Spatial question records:
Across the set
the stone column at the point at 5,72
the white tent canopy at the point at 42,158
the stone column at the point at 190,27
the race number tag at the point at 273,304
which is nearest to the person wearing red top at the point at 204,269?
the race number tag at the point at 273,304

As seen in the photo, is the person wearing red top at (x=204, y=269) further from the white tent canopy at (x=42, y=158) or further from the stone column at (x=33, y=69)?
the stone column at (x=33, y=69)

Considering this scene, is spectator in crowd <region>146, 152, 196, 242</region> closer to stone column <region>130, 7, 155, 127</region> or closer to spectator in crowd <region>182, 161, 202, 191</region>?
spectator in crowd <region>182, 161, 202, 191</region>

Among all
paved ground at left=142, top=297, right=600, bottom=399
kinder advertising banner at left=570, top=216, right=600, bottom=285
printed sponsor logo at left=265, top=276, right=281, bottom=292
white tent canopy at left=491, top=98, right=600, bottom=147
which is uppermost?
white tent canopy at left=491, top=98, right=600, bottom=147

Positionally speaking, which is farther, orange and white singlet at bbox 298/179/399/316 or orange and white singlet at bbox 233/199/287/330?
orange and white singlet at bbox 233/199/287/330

* * *

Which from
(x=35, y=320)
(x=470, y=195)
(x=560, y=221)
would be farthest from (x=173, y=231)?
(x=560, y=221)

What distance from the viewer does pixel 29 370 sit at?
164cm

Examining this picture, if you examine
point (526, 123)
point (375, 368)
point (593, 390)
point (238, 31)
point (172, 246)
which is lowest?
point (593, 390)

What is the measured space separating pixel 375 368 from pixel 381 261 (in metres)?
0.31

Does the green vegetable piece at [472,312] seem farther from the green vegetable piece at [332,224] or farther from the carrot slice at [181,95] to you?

==

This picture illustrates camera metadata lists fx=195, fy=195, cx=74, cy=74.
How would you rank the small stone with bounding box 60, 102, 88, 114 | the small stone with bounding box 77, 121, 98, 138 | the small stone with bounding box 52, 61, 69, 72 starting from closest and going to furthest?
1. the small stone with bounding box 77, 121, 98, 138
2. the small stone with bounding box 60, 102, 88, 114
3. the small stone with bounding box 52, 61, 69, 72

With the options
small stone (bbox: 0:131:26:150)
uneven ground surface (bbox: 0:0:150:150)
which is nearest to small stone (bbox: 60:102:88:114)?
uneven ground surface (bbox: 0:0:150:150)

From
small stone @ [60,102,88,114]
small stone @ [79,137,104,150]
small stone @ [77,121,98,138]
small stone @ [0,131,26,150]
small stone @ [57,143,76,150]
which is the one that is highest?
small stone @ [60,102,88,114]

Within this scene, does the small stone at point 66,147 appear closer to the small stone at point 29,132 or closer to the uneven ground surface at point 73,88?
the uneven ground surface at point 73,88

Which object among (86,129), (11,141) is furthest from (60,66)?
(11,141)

▶ _Task instructions_: Count the lines above that contain the string "closer", treating uppercase and lowercase as different. Reply with the number only.

▶ _Problem solution_: 2